I didn't really go into parities: They occur whenever there are an odd number of flipped pieces are in a cycle or a piece is placed but misoriented. Those than be flipped by any algs or methods...
Parities are also not too special. They work like normal, escept the two edges alone have to be switch. The only thing is that orientation could get confusing in a parity.

I don't plan to try this for corners. My CO is nice (and it will be easy to get CP down), and 3 orientations could gt confusing...

Does anyone else get this? Does it seem like a good idea. Feel free to comment, improve, ask for elucidation or ask for an example solve of and edge case.
I'm planning to improve on my current technique, try M2, and experiment with this, and see which works best.

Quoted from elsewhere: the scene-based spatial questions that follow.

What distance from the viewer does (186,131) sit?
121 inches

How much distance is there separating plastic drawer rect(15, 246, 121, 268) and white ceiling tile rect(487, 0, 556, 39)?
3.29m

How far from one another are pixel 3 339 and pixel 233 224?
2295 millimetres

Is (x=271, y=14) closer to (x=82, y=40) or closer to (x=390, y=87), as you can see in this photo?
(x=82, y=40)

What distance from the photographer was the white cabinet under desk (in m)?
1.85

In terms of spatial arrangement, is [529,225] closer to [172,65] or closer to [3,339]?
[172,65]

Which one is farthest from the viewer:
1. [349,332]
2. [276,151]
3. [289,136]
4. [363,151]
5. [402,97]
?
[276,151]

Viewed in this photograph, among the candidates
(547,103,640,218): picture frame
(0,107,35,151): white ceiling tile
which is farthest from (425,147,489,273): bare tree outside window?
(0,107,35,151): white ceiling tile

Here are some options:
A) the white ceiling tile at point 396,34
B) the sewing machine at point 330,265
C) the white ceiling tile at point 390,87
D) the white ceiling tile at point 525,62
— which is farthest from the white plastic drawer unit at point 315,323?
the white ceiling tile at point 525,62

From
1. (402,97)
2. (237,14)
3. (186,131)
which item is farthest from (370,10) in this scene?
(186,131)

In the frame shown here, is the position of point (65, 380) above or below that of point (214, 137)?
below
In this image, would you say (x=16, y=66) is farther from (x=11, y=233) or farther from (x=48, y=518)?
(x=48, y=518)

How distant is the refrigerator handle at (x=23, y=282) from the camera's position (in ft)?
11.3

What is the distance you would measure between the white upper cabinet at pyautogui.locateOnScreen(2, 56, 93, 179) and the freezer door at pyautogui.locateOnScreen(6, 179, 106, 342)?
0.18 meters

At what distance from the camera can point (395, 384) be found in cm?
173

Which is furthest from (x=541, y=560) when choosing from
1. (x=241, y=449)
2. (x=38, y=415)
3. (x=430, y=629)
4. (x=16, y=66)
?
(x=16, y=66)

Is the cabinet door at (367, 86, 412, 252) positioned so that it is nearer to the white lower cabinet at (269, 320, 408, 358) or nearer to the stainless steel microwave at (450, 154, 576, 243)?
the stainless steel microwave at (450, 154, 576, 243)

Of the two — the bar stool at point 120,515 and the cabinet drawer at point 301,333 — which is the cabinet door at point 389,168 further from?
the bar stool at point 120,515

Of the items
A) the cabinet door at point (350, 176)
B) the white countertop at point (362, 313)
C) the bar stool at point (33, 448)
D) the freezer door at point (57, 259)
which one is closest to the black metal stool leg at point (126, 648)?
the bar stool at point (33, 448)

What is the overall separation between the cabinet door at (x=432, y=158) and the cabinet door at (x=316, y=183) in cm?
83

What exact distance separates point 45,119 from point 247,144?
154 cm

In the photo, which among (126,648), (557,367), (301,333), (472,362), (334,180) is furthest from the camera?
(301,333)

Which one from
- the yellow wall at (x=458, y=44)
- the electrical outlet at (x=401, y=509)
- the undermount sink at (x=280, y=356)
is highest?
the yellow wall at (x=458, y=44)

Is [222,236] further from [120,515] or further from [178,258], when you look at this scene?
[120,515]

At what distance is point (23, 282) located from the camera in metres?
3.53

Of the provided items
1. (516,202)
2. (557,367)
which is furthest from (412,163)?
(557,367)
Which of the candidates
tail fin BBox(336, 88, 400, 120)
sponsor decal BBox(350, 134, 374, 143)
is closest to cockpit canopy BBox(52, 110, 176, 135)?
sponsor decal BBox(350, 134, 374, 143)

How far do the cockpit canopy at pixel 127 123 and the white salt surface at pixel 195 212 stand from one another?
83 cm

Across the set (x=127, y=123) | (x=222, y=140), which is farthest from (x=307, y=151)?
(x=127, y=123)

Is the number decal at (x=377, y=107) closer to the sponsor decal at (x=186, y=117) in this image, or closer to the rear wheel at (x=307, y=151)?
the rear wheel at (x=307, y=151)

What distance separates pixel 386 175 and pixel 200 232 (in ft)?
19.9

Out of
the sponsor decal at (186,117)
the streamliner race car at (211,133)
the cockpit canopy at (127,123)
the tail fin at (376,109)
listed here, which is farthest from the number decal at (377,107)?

Edit 1: Fixed some annoying Notepad line-splitting...
Edit 2: Comment: I just realized that "freestyle" in the tile is kinda inappropriate... Freestyle would worry about cycling with commutators, not interpreting a restricted system to work more generally...


----------



## Lucas Garron (Oct 9, 2007)

Erik just posted TuRBo, I see...

So TuRBo deals with orientation in the alg by using standard positions, while this uses standard 3-cycle orientation-preserving algs with setups to deal with orientation...

I like mine more


----------



## pjk (Oct 9, 2007)

Hey Lucas,
Yeah, I had that same thought after seeing Matyas solve over and over again. Setups will fix orientation, and you 3 cycle them. The only different in memo would be to remember which setup you did and how it affected the orientation. I definitely want to give it a shot sometime.


----------



## Lucas Garron (Oct 9, 2007)

pjk said:


> The only different in memo would be to remember which setup you did and how it affected the orientation.


Actually, you memo the orientation and then figure out the setup (probably while blindfolded). But it doesn't involve keeping track of how setup affects orientation, except during R/L/M/E/S quarter turns... You just add a constraint to steups, but they end up like normal, only a bit longer...


----------



## LarsN (Oct 9, 2007)

I have been toying with this idea as well, but I found it too difficult to keep track of the flipping. But after seing you setting it up like this, I'll give it a try again.
Nice exampel...


----------



## hait2 (Oct 9, 2007)

seems similar to my extension to the 3cycle method i was talking about a while back where i eliminated EO

i just used basic 3cycle though, bring the edges to the U layer as usual and do the normal alg. except i bring them to the U layer in such a way that fixes their orientation

it's pretty simple to look at it like this:
there's 4 cases (c=correct, w=wrong)

0 - CC
1 - WC
2 - WW
3 - CW

the number indicates what piece you have to 'screw up' (use a R/R' L/L' or a slice) when you bring to the U layer. the 2 letters indicate the orientation of the first 2 pieces in the cycle

so if u have a cycle that starts off with 2 unoriented edges (WW)
then when bringing the edges to the U layer, you would screw up the 2nd edge in the cycle (since 2 - WW)

it's pretty simple, i've been using it a while, no progress as of yet though. 

there's minor complications (like odd oriented edges in a cycle) which are easily seen during memo and i fix them right away (so not *really* eliminating EO, but pretty close)

i also have something similar for corners but i'm still working out the kinks (you'd need 8 algs, but currently i really don't like 3 of them)
it's like 3-cycle 2.0


----------



## Erik (Oct 10, 2007)

Lucas Garron said:


> Erik just posted TuRBo, I see...
> 
> So TuRBo deals with orientation in the alg by using standard positions, while this uses standard 3-cycle orientation-preserving algs with setups to deal with orientation...
> 
> I like mine more



wrong, I don't care about orientation when thinking up the setup moves I just check the orientation after the setup moves and apply one of the 8 algorithms to solve 2 pieces.


----------